Knowing that I was doomed to remain in the “pencil” group for the rest of my life, I talked my parents into getting me a typewriter, a clunky, manual Smith-Corona that stayed with me for many years. And I painstakingly taught myself to type. Incorrectly. As with most beginners, stabbed the letters with two index fingers, soon achieving dexterity enough to add two more fingers and a shift-key thumb. I still type that way, although I can boast that those third fingers get into the mix when thoughts flow fast.
What papers I handed in (and I hated writing them, so I handed in few) were thus typewritten, to the scorn of Mr. Harriman and his by-the-book cronies, who insisted that cursive writing was a life’s necessity and perhaps a form of religious salvation.
It wasn’t until eighth grade that we were taught to type. It was seen as a business-world necessity, at least for the girls, of whom no greater career could be imagined than executive secretary. But this also was a time of cross-pollination. Girls took shop. I took typing. I sought legitimacy. And perhaps a new friend.
Mrs. Dale had been teaching this for so many years that she had it routined to a fare-thee-well. She would teach us what’s laughingly called “touch” typing – as opposed to what? Blowing on the keys? She arrayed us across a chessboard of typing tables and ordered us not to touch the keys. Because we were to learn to anchor our hands on the keyboard so that our fingers rested naturally on certain keys. Then the drills began. Bizarre sequences of adjacent letters: fgfgfg, hjhjhj, to give us mastery of the home row before we were sent to the outfield.
I tried it. It slowed me the hell down. So I sat in the back of the room and faked it until it came time for the final exam. You had to type 40 words per minute to pass. This I did easily. “But you did it wrong!” Mrs. Dale exclaimed. “You’re just – you’re just hitting keys!” I explained that I’d already been typing for a few years, and saw no need to change my approach. She reasoned that she couldn’t fail me, as I’d satisfied the only stated requirement. But she felt duty-bound to punish me for my transgression, and gave me a C. By this time, the age of twelve, I’d become familiar with the bureaucratic logic of grown-ups, but it still was a disappointment. And it didn’t help me win friends – what if my approach were contagious?
I worked for many years on that portable manual typewriter, although electric typewriters beckoned with their speed and tactile submission. They were too expensive to consider. I moved to Schenectady in 1980 to work for a classical-music radio station, which shared space with a TV facility – and every desk was topped with a sleek, self-correcting IBM Selectric II. It was so fast, so responsive that it seemed to anticipate your keystroke (take that, predictive text!) and whirl its little typeface ball into position to kiss the carbon ribbon and leave a beautiful letter on the page. Wrong letter? Wrong sentence? Send the cursor backward with the correction key and that carbon impression literally was lifted away.

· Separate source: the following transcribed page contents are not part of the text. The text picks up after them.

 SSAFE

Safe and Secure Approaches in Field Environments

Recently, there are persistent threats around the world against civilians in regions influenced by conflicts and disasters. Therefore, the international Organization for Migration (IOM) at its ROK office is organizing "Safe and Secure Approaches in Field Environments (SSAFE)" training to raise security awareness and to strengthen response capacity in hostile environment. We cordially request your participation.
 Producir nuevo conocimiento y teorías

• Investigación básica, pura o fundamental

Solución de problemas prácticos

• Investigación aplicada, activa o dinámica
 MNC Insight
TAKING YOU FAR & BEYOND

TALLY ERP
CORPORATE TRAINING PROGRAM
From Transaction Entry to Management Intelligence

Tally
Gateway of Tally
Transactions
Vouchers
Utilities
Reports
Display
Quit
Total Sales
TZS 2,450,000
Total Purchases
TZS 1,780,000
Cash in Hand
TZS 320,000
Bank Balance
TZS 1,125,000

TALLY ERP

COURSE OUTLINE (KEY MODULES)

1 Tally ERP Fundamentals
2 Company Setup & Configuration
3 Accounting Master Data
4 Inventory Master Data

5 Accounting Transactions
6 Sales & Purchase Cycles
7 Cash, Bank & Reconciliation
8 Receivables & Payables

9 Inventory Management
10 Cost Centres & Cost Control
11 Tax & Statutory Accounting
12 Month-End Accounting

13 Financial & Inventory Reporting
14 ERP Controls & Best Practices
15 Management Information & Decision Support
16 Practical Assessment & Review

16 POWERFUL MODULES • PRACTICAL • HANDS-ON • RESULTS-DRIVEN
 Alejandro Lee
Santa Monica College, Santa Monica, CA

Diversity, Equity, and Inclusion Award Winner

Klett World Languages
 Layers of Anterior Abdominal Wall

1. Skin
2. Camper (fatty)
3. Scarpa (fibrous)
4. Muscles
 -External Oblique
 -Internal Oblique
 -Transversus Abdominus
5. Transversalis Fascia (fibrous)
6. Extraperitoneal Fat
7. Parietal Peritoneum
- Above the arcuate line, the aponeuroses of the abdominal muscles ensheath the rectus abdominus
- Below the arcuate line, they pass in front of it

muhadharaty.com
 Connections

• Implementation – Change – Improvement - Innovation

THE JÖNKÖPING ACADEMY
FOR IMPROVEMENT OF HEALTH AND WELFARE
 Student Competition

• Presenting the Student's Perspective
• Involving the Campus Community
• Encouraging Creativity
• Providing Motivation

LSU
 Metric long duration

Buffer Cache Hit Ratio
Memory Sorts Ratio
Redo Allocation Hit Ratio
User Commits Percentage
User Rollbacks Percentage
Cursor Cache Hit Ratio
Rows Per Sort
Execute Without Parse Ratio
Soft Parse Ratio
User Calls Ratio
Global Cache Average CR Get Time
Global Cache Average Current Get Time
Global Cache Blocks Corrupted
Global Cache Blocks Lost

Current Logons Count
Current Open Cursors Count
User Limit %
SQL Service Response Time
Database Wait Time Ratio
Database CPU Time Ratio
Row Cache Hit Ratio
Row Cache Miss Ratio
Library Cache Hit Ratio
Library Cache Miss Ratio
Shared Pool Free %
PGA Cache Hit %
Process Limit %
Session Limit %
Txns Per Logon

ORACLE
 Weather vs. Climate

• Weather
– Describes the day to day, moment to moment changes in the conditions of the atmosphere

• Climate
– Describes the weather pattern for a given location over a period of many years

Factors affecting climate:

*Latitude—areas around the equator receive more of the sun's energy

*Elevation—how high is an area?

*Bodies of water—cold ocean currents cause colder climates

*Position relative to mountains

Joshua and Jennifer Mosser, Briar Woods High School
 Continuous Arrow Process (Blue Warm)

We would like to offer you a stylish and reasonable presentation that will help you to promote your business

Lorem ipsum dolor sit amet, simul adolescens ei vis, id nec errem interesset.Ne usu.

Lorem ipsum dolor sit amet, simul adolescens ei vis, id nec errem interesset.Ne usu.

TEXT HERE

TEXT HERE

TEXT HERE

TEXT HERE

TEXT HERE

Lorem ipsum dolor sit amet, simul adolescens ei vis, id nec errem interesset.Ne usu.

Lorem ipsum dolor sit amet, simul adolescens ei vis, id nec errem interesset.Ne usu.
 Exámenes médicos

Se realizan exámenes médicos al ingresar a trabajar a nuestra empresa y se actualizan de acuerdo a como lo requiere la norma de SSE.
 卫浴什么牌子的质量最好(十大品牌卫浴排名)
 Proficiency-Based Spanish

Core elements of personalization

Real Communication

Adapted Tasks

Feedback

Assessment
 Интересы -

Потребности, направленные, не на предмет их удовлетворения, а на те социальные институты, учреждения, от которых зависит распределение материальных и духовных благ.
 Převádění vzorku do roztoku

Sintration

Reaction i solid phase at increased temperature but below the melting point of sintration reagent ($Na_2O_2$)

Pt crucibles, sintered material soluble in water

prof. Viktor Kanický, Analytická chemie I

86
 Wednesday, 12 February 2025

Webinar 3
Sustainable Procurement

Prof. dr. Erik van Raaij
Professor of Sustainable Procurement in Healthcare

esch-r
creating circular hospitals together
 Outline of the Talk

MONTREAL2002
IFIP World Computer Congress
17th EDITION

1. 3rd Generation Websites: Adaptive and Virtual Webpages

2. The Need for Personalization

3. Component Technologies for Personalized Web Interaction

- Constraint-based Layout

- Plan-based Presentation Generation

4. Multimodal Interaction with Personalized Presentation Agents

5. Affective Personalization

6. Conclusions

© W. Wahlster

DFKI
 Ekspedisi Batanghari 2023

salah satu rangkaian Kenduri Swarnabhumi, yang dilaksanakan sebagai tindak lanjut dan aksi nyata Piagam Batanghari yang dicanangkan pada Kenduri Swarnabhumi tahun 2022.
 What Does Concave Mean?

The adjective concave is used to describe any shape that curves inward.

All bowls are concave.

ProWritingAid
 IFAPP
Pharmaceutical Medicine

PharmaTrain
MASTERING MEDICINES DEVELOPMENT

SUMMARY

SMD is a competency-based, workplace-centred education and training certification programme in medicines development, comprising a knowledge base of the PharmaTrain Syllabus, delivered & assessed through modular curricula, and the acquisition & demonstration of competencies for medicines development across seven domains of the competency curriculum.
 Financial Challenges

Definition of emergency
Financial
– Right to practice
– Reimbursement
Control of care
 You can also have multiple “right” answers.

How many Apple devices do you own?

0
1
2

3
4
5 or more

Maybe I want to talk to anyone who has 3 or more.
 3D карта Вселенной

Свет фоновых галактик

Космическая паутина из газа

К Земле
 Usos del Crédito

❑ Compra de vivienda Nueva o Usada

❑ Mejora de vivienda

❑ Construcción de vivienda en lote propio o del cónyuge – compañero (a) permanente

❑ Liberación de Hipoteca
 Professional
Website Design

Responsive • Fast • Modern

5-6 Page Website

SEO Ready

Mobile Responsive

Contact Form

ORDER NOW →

“I can get you one of those.” One of my listeners, a fan whose tastes ran from Mahler to Zappa, supported himself with jobs in a burglar-alarm dispatching center and a downtown Albany liquor store. “My boss at the store has a bunch of Selectrics on a shelf in the back.” I paid a nominal fee and brought home this wondrous machine just in time to hear a news segment describing a rash of Selectric thefts plaguing office buildings. Because each keystrike was a unique impression on the ribbon, I was able to yank the spent portion from its plastic shell and read enough of what had been previously written to discover the very desk at the State Office complex from which the machine had been swiped. I rationalized my retention of this machine by thinking of all the people I was sparing the agony of my handwriting – and eventually I went legit, buying a discounted Selectric from a printing shop that my wife used to work for. That all went away, or course, by 1986, when I got my first computer – but that’s another story.